+++ Trecho original +++
Por que muitas pessoas preferem trair a se separar?

Com base no resultado de uma pesquisa sobre o tema, Donna conversou com especialistas para entender a razão de muitas pessoas recorrerem à traição em vez de encerrarem o relacionamento.

Por Gabriela Loeblein, especial

Afastamento conjugal, desgaste com a rotina e desejo sexual cada vez menor. Em meio a esse cenário, a advogada Viviane*, 48 anos,  procurou um caminho alternativo para não pedir o divórcio após quase 10 anos de casamento. Recorreu à infidelidade.

O caso é mais comum do que se imagina. Conforme o estudo Predizendo a Infidelidade Conjugal, publicado no ano passado com dados brasileiros, 18,7% das mulheres e 35,3% dos homens já foram infiéis ao parceiro atual. Para ambos os sexos, intenção de divórcio mostrou aumentar as chances de uma relação extraconjugal. Donna conversou com especialistas para entender a razão de muitos recorrerem à traição em vez de encerrarem o relacionamento.
+++
> [Tarefa proposta 1] Segundo o trecho, qual porcentagem dos homens já foi infiel ao parceiro atual?
> [Tarefa proposta 2] Diga se cada afirmação concorda com o trecho: (a) Viviane estava casada havia quase 10 anos quando recorreu à infidelidade. (b) O estudo citado foi publicado com dados de outros países. (c) A intenção de divórcio reduz as chances de uma relação extraconjugal.
> [Tarefa proposta 3] Reproduza o trecho entre "Afastamento conjugal, desgaste" e "à traição em vez de encerrarem o relacionamento.", incluindo ambos.
As linhas a seguir não têm relação com o trecho.
+++ Dados fornecidos +++
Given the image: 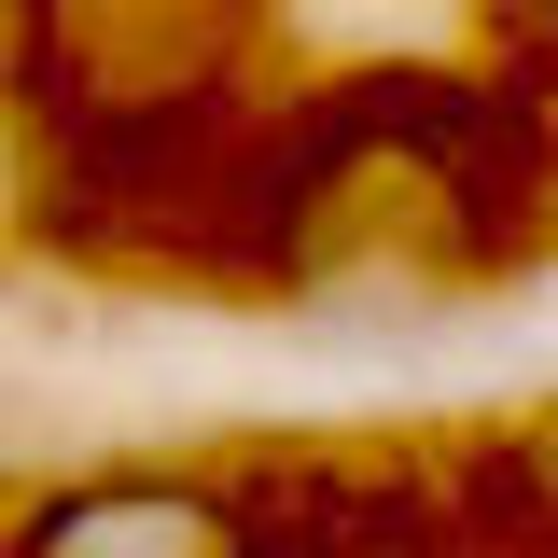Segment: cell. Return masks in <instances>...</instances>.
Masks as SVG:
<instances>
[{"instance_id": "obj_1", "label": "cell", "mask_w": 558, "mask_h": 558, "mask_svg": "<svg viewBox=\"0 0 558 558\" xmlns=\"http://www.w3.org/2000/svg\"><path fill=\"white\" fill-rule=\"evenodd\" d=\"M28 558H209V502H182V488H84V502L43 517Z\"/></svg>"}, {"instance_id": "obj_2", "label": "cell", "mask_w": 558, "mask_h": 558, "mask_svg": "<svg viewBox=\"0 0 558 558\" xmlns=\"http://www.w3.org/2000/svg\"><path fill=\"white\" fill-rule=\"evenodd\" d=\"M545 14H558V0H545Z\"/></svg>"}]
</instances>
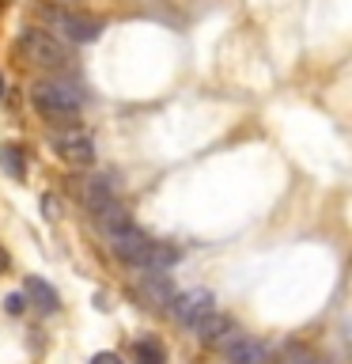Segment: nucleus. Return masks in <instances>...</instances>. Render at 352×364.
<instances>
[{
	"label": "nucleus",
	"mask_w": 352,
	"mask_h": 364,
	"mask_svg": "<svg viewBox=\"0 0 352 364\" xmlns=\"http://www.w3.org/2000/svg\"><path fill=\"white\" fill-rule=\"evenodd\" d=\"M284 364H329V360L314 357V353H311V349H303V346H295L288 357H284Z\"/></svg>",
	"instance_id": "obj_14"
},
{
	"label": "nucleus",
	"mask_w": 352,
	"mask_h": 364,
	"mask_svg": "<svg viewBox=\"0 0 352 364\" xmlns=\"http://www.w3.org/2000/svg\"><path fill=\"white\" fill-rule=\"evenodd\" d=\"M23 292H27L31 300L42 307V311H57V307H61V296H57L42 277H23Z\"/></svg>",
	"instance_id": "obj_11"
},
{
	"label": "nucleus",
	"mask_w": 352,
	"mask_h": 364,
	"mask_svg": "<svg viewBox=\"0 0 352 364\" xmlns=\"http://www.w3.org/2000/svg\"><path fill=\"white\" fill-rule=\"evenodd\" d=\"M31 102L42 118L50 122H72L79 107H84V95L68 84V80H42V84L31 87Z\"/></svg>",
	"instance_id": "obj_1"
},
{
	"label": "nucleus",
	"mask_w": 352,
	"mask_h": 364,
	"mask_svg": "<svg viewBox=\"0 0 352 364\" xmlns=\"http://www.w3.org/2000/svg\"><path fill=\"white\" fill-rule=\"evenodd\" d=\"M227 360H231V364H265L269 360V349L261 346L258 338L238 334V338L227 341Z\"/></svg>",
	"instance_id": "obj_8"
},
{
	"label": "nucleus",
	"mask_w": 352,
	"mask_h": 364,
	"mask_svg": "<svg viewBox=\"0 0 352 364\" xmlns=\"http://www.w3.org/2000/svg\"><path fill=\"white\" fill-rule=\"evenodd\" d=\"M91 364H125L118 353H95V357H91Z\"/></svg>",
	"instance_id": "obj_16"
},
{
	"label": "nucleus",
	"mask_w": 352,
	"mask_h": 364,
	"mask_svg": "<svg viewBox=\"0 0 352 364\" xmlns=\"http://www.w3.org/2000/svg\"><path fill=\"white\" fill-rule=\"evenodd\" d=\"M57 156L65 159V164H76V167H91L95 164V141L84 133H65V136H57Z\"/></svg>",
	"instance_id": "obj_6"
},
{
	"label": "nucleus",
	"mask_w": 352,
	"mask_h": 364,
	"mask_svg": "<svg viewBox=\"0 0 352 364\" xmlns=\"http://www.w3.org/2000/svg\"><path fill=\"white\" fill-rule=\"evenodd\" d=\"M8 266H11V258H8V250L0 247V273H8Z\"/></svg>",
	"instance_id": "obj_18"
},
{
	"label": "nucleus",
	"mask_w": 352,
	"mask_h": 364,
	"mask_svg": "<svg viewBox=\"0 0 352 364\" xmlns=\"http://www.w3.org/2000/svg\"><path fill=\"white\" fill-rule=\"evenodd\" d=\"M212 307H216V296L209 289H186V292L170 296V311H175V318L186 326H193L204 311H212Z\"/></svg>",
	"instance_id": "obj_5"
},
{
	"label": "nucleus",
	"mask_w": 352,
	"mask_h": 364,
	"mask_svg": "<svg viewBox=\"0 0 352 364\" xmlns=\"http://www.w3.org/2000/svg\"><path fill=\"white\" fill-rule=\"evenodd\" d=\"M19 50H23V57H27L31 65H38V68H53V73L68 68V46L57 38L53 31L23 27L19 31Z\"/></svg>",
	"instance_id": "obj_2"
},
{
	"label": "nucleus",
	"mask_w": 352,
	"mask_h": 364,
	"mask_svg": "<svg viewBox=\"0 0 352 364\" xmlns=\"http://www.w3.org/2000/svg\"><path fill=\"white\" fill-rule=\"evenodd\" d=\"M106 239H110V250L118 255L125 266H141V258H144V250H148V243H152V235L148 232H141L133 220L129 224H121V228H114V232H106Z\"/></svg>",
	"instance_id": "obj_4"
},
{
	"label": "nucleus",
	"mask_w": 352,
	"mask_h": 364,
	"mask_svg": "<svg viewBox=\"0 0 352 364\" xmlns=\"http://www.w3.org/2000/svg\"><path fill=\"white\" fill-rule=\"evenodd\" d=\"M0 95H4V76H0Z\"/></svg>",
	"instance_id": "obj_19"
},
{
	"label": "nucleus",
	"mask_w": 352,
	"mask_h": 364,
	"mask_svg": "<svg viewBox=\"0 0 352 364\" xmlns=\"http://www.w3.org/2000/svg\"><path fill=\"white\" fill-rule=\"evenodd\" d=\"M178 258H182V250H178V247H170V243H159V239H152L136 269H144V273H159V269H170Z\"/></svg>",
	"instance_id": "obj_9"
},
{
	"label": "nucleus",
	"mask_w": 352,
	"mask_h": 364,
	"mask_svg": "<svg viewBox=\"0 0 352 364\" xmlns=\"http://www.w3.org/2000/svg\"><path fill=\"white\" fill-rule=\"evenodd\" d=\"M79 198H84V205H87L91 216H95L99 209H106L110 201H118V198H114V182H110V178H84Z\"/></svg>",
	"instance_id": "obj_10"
+++
> [Resposta 1] 35,3% dos homens.

> [Resposta 2]
(a) Sim: "após quase 10 anos de casamento".
(b) Não: "publicado no ano passado com dados brasileiros".
(c) Não: "intenção de divórcio mostrou aumentar as chances de uma relação extraconjugal".

> [Resposta 3]
Afastamento conjugal, desgaste com a rotina e desejo sexual cada vez menor. Em meio a esse cenário, a advogada Viviane*, 48 anos,  procurou um caminho alternativo para não pedir o divórcio após quase 10 anos de casamento. Recorreu à infidelidade.

O caso é mais comum do que se imagina. Conforme o estudo Predizendo a Infidelidade Conjugal, publicado no ano passado com dados brasileiros, 18,7% das mulheres e 35,3% dos homens já foram infiéis ao parceiro atual. Para ambos os sexos, intenção de divórcio mostrou aumentar as chances de uma relação extraconjugal. Donna conversou com especialistas para entender a razão de muitos recorrerem à traição em vez de encerrarem o relacionamento.